Home » Industry » A Sense of Déjà Vu [editorial]

THERE is an air of melancholy pervading despondent Zimbabweans, and this is not without reason. The country went through its worst economic meltdown in history, characterised by runaway inflation, commodity shortages and much more. The years 2000 to 2008 were therefore the most difficult period for Zimbabwe in its economic history.

Now, there is a foreboding sense of deacutejagrave vu, and it is not surprising. Since the country ditched its worthless currency in favour of a hard currency regime in 2009, the situation clearly looked like it had taken a recovery trajectory. The hard currency economy, which everyone in the country had desperately yearned for during the hyper-inflationary era, ushered in a period of stability.

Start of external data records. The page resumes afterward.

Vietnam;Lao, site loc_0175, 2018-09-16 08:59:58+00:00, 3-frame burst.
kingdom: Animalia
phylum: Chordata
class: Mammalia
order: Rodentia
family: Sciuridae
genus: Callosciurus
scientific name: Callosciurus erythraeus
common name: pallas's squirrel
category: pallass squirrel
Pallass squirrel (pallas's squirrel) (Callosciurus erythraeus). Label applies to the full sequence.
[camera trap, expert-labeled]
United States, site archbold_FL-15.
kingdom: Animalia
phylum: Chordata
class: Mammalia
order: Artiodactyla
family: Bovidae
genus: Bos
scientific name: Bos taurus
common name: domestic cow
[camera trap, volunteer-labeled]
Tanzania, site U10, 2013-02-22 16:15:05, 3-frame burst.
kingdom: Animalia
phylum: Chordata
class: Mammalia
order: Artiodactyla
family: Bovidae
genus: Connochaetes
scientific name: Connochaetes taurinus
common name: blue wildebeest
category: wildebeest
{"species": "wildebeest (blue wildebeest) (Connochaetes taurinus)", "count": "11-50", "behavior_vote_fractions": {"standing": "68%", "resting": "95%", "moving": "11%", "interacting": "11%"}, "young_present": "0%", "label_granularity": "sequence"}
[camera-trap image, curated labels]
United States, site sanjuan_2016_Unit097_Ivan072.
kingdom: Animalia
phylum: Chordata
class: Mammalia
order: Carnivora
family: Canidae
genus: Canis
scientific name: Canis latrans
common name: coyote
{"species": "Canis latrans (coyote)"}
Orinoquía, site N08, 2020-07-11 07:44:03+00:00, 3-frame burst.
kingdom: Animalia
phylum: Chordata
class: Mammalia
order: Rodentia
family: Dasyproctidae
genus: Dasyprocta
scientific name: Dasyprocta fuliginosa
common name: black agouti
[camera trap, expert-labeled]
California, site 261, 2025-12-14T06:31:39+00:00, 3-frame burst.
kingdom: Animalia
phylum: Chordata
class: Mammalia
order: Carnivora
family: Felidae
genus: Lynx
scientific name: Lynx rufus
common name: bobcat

The economy indeed stabilised, with Gross Domestic Product (GDP) growth averaging over seven percent between 2009 and 2010, and inflation has been kept within the low, single digit level. But this growth was nonetheless accompanied by very large current account deficits, and very low international reserves.

Between 2011 and 2012, sizeable public sector salary increases crowded out spending in key, productive areas, and the situation was compounded by significantly lower-than-expected revenues, which in 2012 resulted in fiscal stress. GDP growth moderated from over 10 percent in 2011 to an estimated 4,5 percent in 2012.

Then finance minister Tendai Biti was forced to significantly adjust the national budget in the second half of 2012, but long after government had started accumulating domestic payments arrears. The economy had, once again, touched a slippery slope, which hastened in 2013 and failed to relent this year. Now, as the year 2014 comes to an end, and the year 2015 beckons, that sense of melancholy is deepening.

A number of companies closed between last year and this year, with more people becoming unemployed. Projections are that it may get worse. The challenge therefore is for government to ensure it plays its part — the larger part — in ensuring that an environment conducive to economic growth is fostered.

The 2015 National Budget was short in this respect, largely due to the budgetary allocations which were skewed in favour of recurrent expenditure at a shocking 92 percent. There might be very little Chinamasa could have done to avoid this, but there is more he can do to ensure industry and commerce prospers and jobs are created to enlarge government’s revenue base.

Industry and commerce has been brought to its knees by the cost of utilities as well as unreliable power supplies. These are key economic enablers, to borrow from government’s common lexicon. They have to work, and work in the best interest of the economy. This is possible, provided there is political will.